[Records for this task]
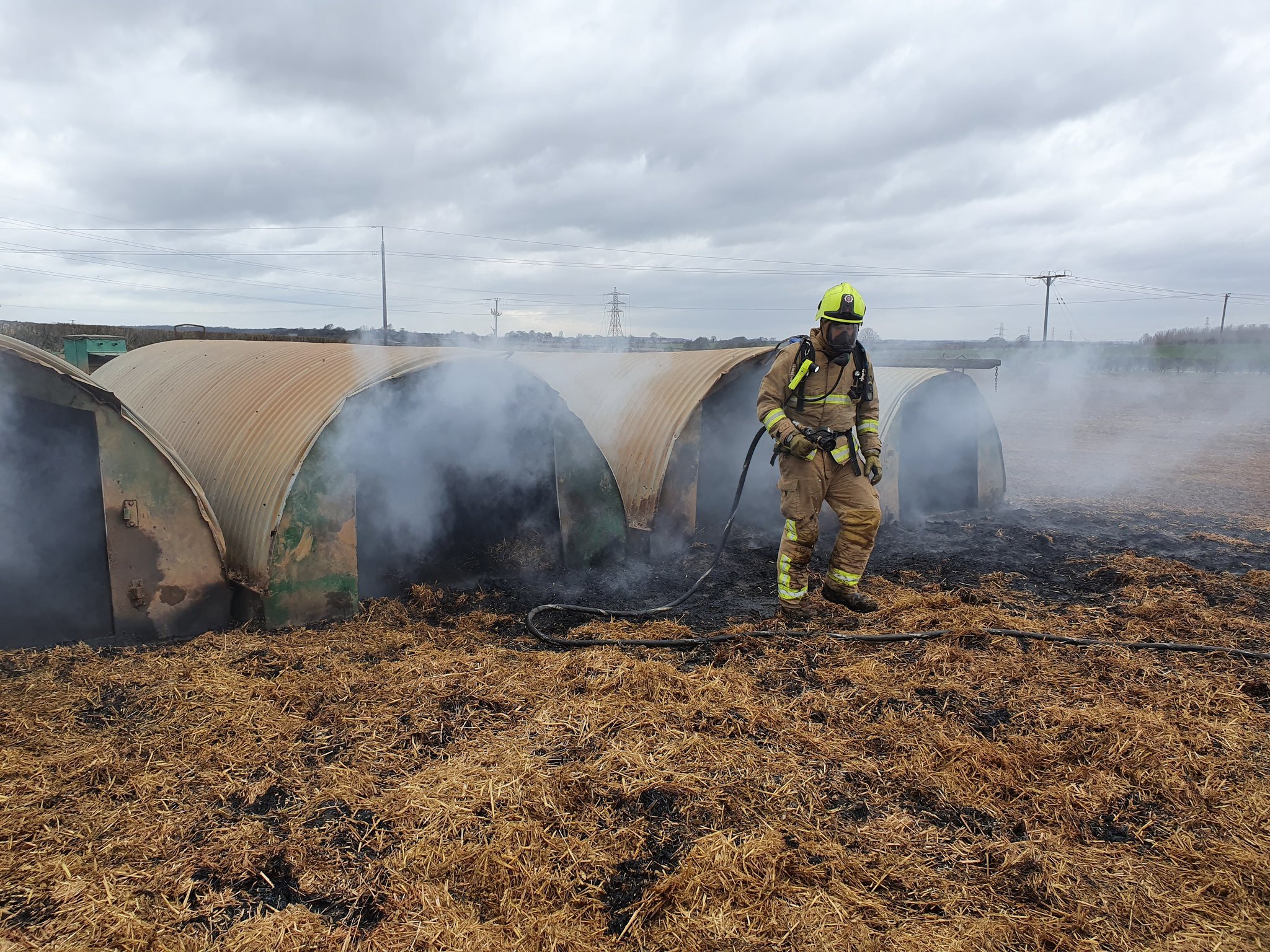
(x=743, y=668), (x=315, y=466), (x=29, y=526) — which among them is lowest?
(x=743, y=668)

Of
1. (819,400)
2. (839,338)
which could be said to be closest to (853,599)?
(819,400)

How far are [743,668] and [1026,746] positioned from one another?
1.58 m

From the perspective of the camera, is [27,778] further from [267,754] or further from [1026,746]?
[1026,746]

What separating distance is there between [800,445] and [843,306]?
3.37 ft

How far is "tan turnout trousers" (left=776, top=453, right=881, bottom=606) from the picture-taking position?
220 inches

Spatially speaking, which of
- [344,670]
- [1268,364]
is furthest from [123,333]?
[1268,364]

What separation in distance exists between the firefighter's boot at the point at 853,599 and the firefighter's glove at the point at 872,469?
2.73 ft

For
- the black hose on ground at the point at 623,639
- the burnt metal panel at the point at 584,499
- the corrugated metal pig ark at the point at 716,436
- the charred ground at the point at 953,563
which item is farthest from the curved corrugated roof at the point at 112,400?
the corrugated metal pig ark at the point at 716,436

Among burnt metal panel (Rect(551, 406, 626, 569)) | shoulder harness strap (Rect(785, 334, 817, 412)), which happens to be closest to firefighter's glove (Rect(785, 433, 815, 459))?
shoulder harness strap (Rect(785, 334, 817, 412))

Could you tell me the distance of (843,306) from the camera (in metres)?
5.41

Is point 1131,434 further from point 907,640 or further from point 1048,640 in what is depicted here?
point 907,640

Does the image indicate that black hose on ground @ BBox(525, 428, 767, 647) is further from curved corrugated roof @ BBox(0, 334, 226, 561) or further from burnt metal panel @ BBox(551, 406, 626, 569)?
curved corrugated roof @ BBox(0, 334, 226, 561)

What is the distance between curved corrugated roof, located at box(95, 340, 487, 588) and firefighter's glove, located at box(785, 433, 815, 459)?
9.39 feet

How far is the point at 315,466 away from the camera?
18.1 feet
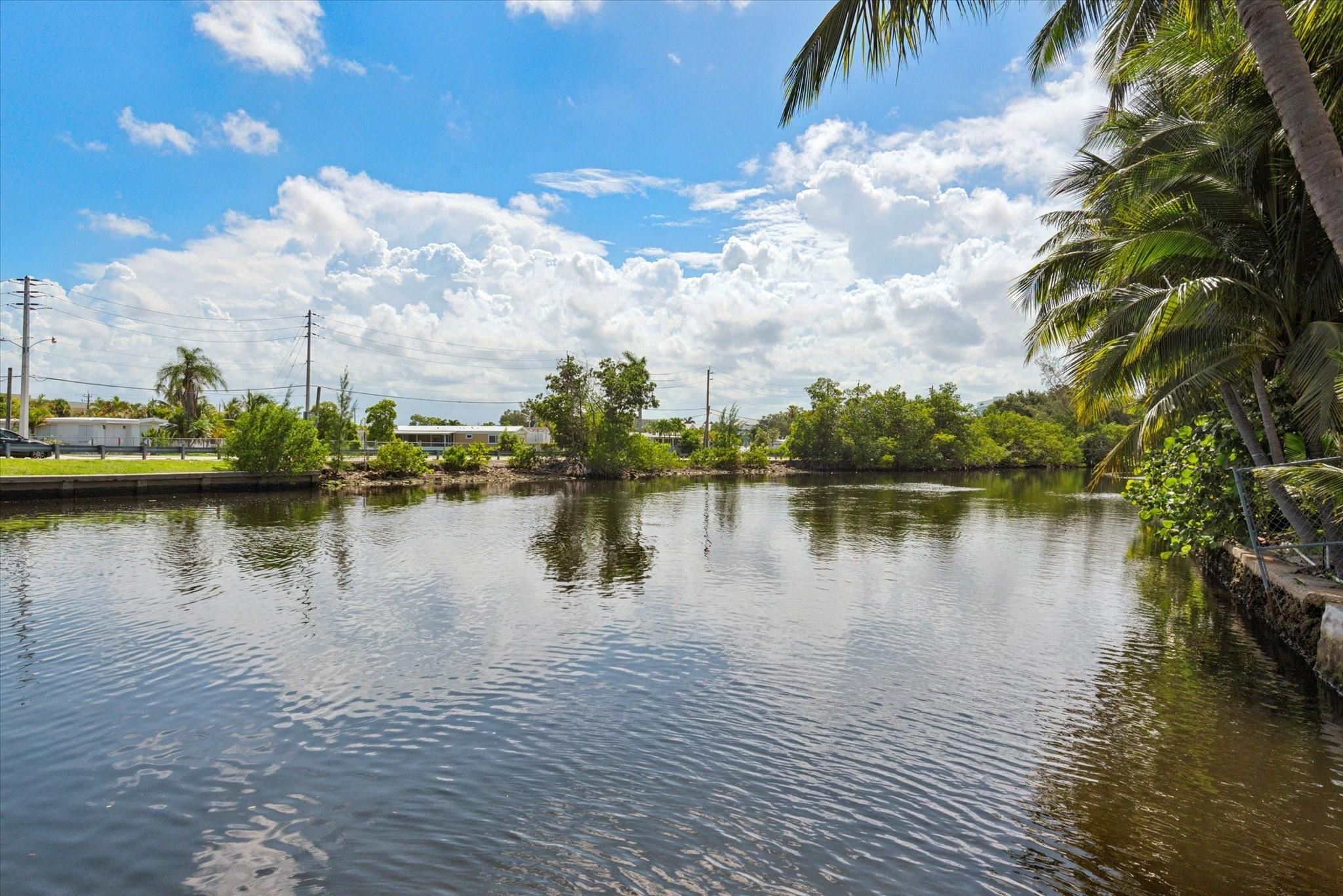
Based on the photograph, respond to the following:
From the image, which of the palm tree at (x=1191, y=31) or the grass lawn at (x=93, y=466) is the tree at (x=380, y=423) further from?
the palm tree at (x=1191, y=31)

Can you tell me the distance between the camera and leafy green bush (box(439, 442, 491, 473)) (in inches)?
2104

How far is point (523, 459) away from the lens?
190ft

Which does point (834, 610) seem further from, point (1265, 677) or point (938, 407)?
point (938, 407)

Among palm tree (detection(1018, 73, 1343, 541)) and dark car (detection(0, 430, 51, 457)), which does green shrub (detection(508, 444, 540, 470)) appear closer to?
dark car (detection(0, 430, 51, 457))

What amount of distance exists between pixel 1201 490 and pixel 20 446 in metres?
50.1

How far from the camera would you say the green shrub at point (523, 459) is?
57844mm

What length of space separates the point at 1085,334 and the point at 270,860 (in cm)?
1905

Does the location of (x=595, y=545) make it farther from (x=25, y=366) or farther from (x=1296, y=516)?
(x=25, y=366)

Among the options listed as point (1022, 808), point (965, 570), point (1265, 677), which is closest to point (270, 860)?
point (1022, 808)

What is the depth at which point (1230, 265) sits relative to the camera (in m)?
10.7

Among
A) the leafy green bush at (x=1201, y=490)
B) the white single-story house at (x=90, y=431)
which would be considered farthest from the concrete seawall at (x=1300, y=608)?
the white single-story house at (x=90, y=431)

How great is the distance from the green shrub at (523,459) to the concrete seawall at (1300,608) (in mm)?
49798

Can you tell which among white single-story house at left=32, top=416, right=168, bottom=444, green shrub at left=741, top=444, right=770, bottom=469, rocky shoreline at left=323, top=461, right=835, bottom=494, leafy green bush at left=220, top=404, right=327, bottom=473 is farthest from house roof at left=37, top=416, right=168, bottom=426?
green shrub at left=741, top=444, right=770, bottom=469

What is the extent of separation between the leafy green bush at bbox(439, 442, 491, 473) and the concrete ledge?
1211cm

[Objective] Reproduce verbatim everything in the items above, from the line containing "What is the extent" down to the final line of the items.

[Solution for this exercise]
What is the extent of separation between the leafy green bush at bbox(439, 442, 491, 473) and the concrete ledge?
1211cm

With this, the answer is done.